Qual è la sfida maggiore in Italia in questo senso?
«C’è una buona differenza tra nord, sud e centro Italia. Sono logiche normali perché l’Italia è particolare e lo vediamo anche nel turismo. Abbiamo il mare, montagna, i vulcani: non sembra, ma influisce perché ogni ambiente ha un’energia diversa, le proprie abitudini e i propri costumi. Ci sono poi peculiarità tipiche di una regione o del sud e del nord. Cerchiamo di comprendere queste peculiarità per andare incontro alle esigenze: al nord, ad esempio, può andar benissimo una push mentre al sud una newsletter. Studiamo i dati per capire la cosa più efficace che funziona meglio per il fan».

Entriamo nel tema dei junk fees e del secondary ticketing. Quanto sono importanti questi aspetti per DICE?
«Parliamo di aspetti riconosciuti a livello mondiale. Noi il fan lo vogliamo tenere sulla app sempre e per questo gli permettiamo di entrare in DICE e sentirsi sicuro. Non deve pensare a rivendere il biglietto, ricomprarlo o chiedersi cosa succederà. Sappiamo che quando vuoi un biglietto non ci vedi più. Per fidelizzare e mostrare tutto in modo limpido abbiamo molte tecniche: la waiting list o, ad esempio, la rivendita a un amico o la rivendita ufficiale. Viene tutto salvato e il QR Code viene generato un paio d’ore prima circa. In questo modo non si ha il tempo fisico e materiale di far nulla per copiarlo. Quando si arriva all’evento, c’è il controllo obbligatorio. Noi però abbiamo un sistema per verificare tutto in tempo reale. E mostriamo il prezzo limpido e trasparente da subito, è fondamentale».

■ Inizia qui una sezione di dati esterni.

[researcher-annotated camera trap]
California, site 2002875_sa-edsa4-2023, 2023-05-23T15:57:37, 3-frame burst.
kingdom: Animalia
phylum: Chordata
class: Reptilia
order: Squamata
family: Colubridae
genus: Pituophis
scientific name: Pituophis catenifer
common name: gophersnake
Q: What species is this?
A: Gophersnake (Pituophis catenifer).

C’è un dibattito sul tema, non a caso.
«Se hai voglia di uscire e non spendere 50 euro, sai subito quanto spendi e non ti senti ingannato. Parlo con il rispetto per le altre realtà che operano semplicemente con metodi differenti. Non giudico, dico solo che DICE tiene tantissimo alla trasparenza».

È, in fondo, anche un modo diverso di vivere la dimensione live.
«È così e infatti i nostri utenti a Milano escono quattro volte di più. Sanno quanto possono spendere e noi offriamo loro un humus interessante che ai giovani piace. Le nuove generazioni non sempre hanno disponibilità economica. E per noi i concerti devono andare anche e soprattutto incontro ai giovani».